Patent cliffs are  a phenomenon wherein patents representing significant sales revenue are set to expire at the same time, allowing competition to enter and drive down the price (Springerplus). The patent cliff is particularly noticeable when it involves blockbuster products (ie, those which exceed $1 billion in sales annually), where competitors can use the patent’s expiry to move into the market and take and the company’s market share for that indication. With the innovator company guaranteed to lose substantial market share between 10 and 12 years after every market entry, the patent cliff can in some cases mean over $100 billion in sales erosion. As a result of long research and development timelines and high start-up costs in a highly regulated industry, patent cliffs area looming threat for large biotechnology and pharmaceutical companies.

Conversely, the patent cliff presents an opportunity for small and medium sized businesses and generic manufacturers to enter the market, creating competition. For these companies, strategic filing of patents based on accurate patent cliff prediction can mean success.  

To mitigate the challenge of patent cliffs, special rules allow for an extension of IP rights. Supplementary protection certificates (SPC) in the European Union and patent term extensions (PTE) in the United States both grant extensions of up to five years.

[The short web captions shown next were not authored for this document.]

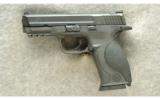 Smith & Wesson M&P9 Pistol 9mm - 2 of 2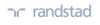 Randstad logo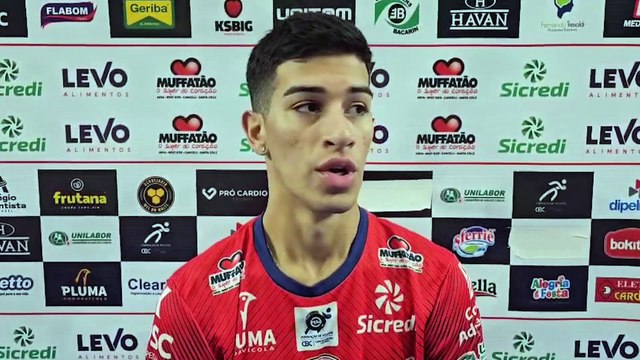 Cascavel Futsal encara o Umuarama fora de casa em busca da primeira vitória na LNF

Both SPCs and PTEs extend patent terms to compensate for the regulatory approval delay involved in market authorisation and patent prosecution. The types of inventions for which these special circumstances apply are generally biologically active agents or human medicaments, which require lengthy clinical trials. SPC and PTE extensions allow for prolonged exclusivity and reward innovators that have endured long regulatory hurdles.

Outsourcing labour-intensive activities such as PTE calculations to connected innovation intelligence vendors is highly cost effective. Such outsourcers leverage technology, specialised experts and economies of scale to maximise quality and efficiency.

How outsourcing can help

Engaging with outsourcing companies empowers users to address the complex challenges of the life sciences industry. Such companies have access to extensive life sciences and business data (eg, biological sequences in major jurisdictions that offer SPC or PTE extensions), as well as to the specialised subject matter experts who can make effective use of that data.

Patentability and patent cliffs will continue to present unique challenges for life sciences professionals. Fortunately, many of those complex issues can be mitigated and overcome by outsourcing patent research and analysis.